- WHAT YOU NEED TO DO: Give a verbatim copy of the lines below, minus the pictures.
DATA section start
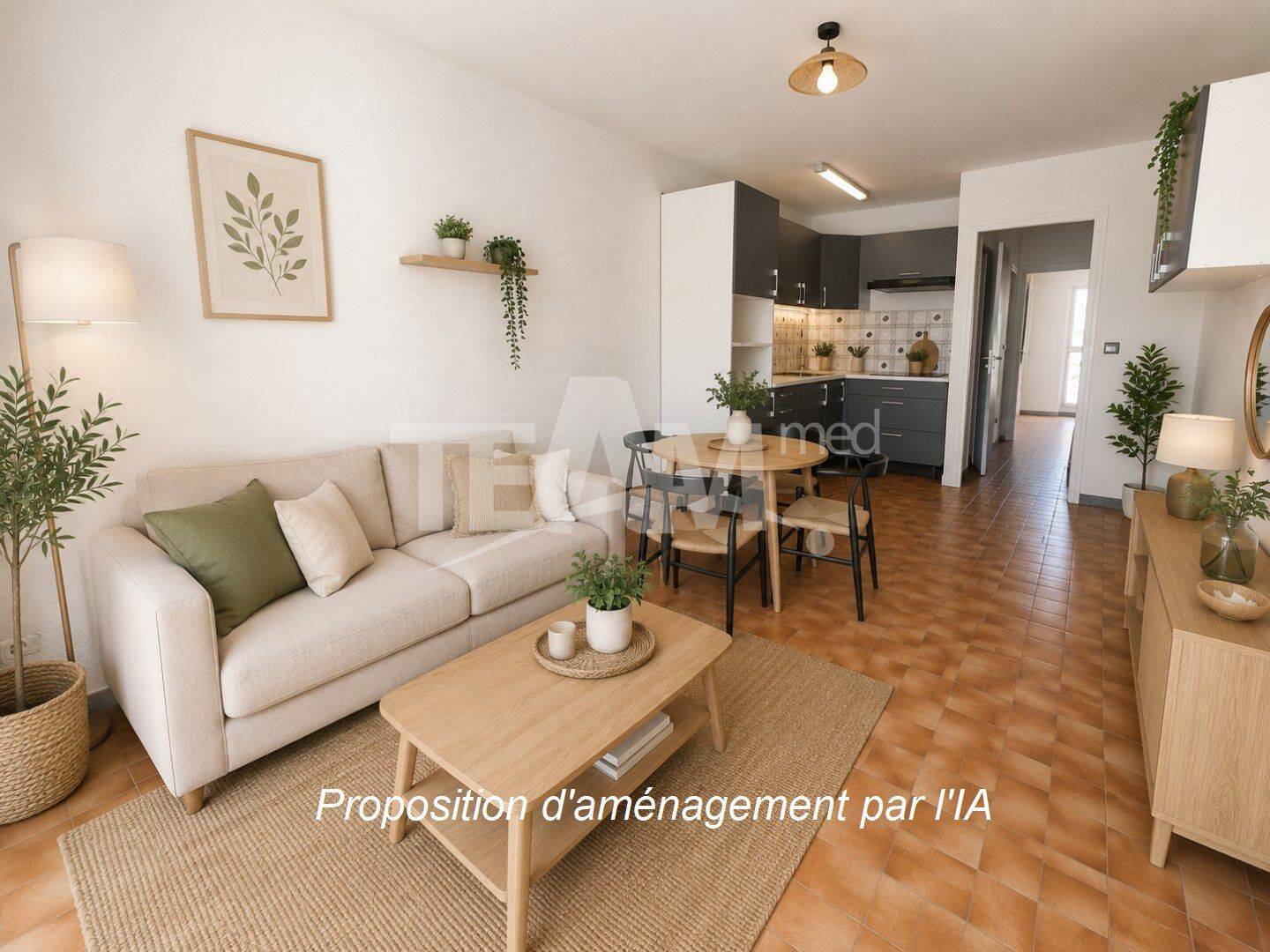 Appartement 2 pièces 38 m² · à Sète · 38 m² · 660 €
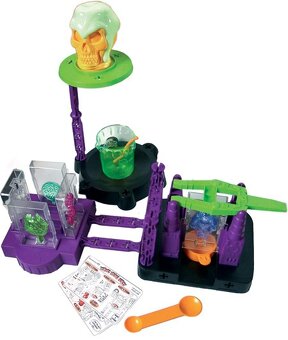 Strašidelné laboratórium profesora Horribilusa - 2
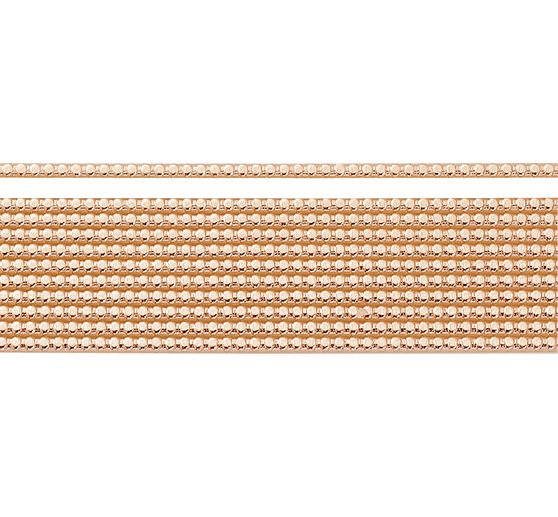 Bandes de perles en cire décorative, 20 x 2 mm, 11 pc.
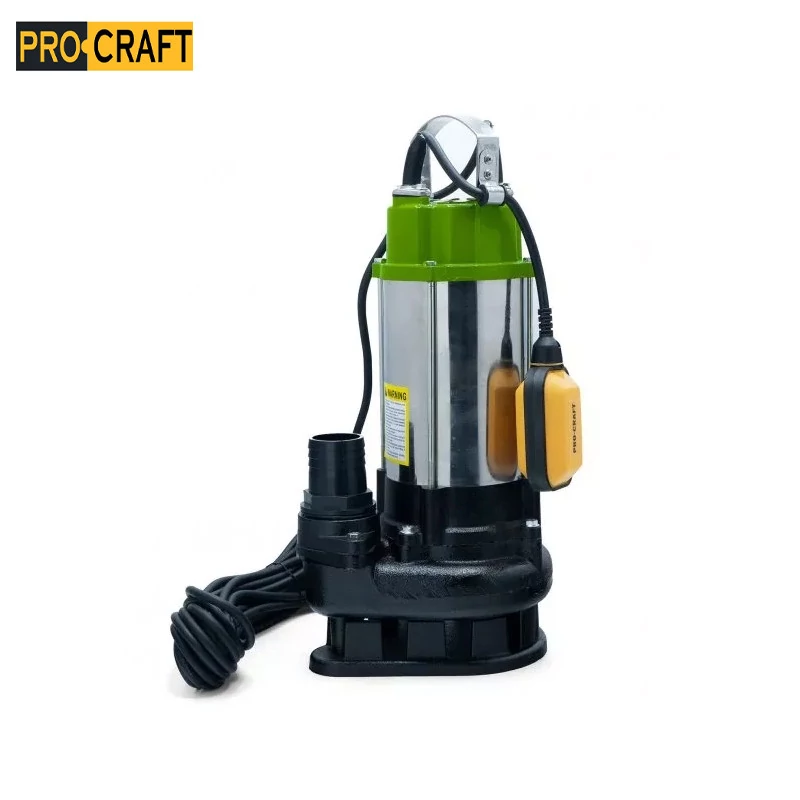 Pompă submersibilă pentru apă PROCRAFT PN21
DATA section end
- WRITTEN ANSWER:
 Appartement 2 pièces 38 m² · à Sète · 38 m² · 660 €
 Strašidelné laboratórium profesora Horribilusa - 2
 Bandes de perles en cire décorative, 20 x 2 mm, 11 pc.
 Pompă submersibilă pentru apă PROCRAFT PN21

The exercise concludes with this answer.